→ **Podane zadanie**
Zapisz cały materiał poniżej jako listę numerowaną i pomiń puste wiersze. Obrazków nie dawaj do odpowiedzi.

→ **Przedstawione dane**
....................
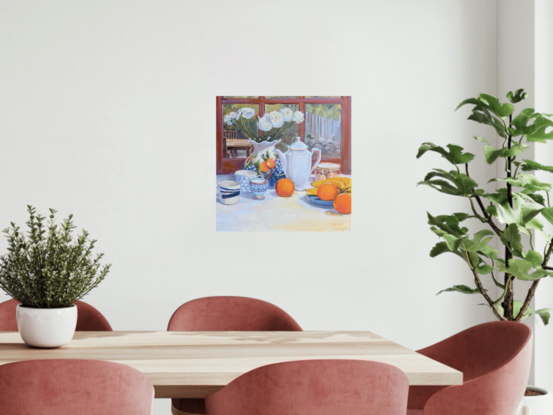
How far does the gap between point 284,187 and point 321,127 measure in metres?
0.42

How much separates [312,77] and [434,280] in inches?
55.9

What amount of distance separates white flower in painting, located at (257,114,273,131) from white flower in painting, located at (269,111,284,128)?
19 millimetres

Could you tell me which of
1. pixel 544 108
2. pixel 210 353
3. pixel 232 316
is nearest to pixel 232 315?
pixel 232 316

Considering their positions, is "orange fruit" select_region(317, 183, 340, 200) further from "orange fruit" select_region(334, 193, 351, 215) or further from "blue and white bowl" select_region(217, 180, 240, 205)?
"blue and white bowl" select_region(217, 180, 240, 205)

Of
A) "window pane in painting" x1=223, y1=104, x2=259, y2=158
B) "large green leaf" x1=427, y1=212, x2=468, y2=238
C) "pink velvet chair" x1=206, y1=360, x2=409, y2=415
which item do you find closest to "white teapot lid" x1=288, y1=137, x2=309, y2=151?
"window pane in painting" x1=223, y1=104, x2=259, y2=158

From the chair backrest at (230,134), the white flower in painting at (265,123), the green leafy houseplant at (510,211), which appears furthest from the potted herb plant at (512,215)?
the chair backrest at (230,134)

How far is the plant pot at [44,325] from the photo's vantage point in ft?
6.05

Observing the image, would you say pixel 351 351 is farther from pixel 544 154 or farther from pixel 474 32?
pixel 474 32

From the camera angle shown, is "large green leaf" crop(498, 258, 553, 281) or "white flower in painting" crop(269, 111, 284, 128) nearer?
"large green leaf" crop(498, 258, 553, 281)

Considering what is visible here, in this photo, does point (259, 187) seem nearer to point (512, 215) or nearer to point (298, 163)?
point (298, 163)

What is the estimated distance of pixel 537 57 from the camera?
3.05m

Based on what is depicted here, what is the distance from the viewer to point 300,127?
11.1 ft

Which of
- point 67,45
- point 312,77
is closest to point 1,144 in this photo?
point 67,45

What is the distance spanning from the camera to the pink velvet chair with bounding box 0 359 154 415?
130 cm
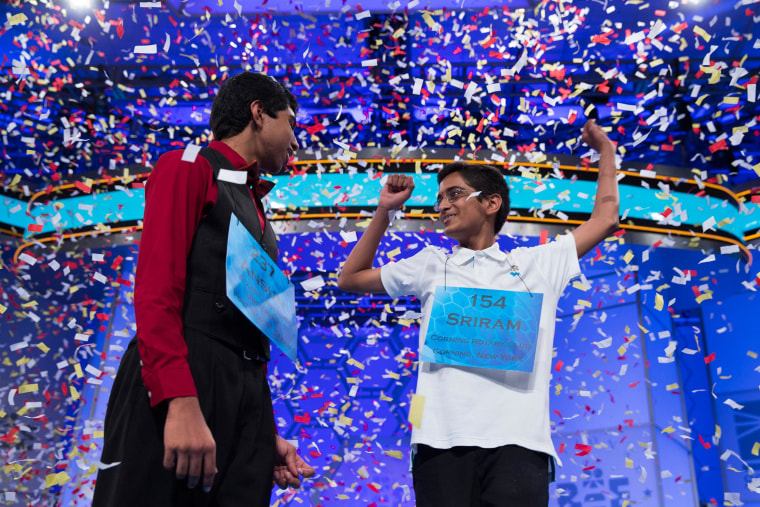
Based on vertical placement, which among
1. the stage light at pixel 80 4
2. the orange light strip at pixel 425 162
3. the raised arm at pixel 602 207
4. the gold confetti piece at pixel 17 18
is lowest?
the raised arm at pixel 602 207

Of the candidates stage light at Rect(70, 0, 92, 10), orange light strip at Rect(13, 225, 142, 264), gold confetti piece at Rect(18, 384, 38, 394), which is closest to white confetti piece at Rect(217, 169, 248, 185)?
stage light at Rect(70, 0, 92, 10)

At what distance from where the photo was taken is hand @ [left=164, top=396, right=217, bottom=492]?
1.21 metres

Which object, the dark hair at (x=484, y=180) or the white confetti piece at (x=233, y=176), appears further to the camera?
the dark hair at (x=484, y=180)

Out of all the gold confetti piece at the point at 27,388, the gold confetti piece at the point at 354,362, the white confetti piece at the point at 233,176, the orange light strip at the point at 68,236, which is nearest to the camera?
the white confetti piece at the point at 233,176

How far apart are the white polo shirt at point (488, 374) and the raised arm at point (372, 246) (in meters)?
0.06

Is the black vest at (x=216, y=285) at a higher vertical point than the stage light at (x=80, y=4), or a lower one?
lower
....................
→ **Odpowiedź**
1. How far does the gap between point 284,187 and point 321,127 measure in metres?
2. 0.42
3. How much separates [312,77] and [434,280] in inches?
4. 55.9
5. What amount of distance separates white flower in painting, located at (257,114,273,131) from white flower in painting, located at (269,111,284,128)?
6. 19 millimetres
7. Could you tell me which of
8. 1. pixel 544 108
9. 2. pixel 210 353
10. 3. pixel 232 316
11. is nearest to pixel 232 315?
12. pixel 232 316
13. Considering their positions, is "orange fruit" select_region(317, 183, 340, 200) further from "orange fruit" select_region(334, 193, 351, 215) or further from "blue and white bowl" select_region(217, 180, 240, 205)?
14. "blue and white bowl" select_region(217, 180, 240, 205)
15. Of
16. A) "window pane in painting" x1=223, y1=104, x2=259, y2=158
17. B) "large green leaf" x1=427, y1=212, x2=468, y2=238
18. C) "pink velvet chair" x1=206, y1=360, x2=409, y2=415
19. which item do you find closest to "white teapot lid" x1=288, y1=137, x2=309, y2=151?
20. "window pane in painting" x1=223, y1=104, x2=259, y2=158
21. From the chair backrest at (230,134), the white flower in painting at (265,123), the green leafy houseplant at (510,211), which appears furthest from the potted herb plant at (512,215)?
22. the chair backrest at (230,134)
23. How far is the plant pot at [44,325] from the photo's vantage point in ft?
24. 6.05
25. Observing the image, would you say pixel 351 351 is farther from pixel 544 154 or farther from pixel 474 32?
26. pixel 474 32
27. From the camera angle shown, is "large green leaf" crop(498, 258, 553, 281) or "white flower in painting" crop(269, 111, 284, 128) nearer?
28. "large green leaf" crop(498, 258, 553, 281)
29. Considering what is visible here, in this photo, does point (259, 187) seem nearer to point (512, 215) or nearer to point (298, 163)?
30. point (298, 163)
31. What is the estimated distance of pixel 537 57 from the camera?
32. 3.05m
33. Based on what is depicted here, what is the distance from the viewer to point 300,127?
34. 11.1 ft
35. Which of
36. - point 67,45
37. - point 312,77
38. is closest to point 1,144 in this photo?
39. point 67,45
40. What is the distance spanning from the camera to the pink velvet chair with bounding box 0 359 154 415?
41. 130 cm
42. Based on vertical placement, which among
43. 1. the stage light at pixel 80 4
44. 2. the orange light strip at pixel 425 162
45. 3. the raised arm at pixel 602 207
46. 4. the gold confetti piece at pixel 17 18
47. is lowest?
48. the raised arm at pixel 602 207
49. Of the candidates stage light at Rect(70, 0, 92, 10), orange light strip at Rect(13, 225, 142, 264), gold confetti piece at Rect(18, 384, 38, 394), which is closest to white confetti piece at Rect(217, 169, 248, 185)?
50. stage light at Rect(70, 0, 92, 10)
51. At what distance from where the photo was taken is hand @ [left=164, top=396, right=217, bottom=492]?
52. 1.21 metres
53. Which object, the dark hair at (x=484, y=180) or the white confetti piece at (x=233, y=176), appears further to the camera?
54. the dark hair at (x=484, y=180)
55. Out of all the gold confetti piece at the point at 27,388, the gold confetti piece at the point at 354,362, the white confetti piece at the point at 233,176, the orange light strip at the point at 68,236, which is nearest to the camera?
56. the white confetti piece at the point at 233,176
57. How far apart are the white polo shirt at point (488, 374) and the raised arm at point (372, 246) (in meters)?
58. 0.06
59. Is the black vest at (x=216, y=285) at a higher vertical point than the stage light at (x=80, y=4), or a lower one?
60. lower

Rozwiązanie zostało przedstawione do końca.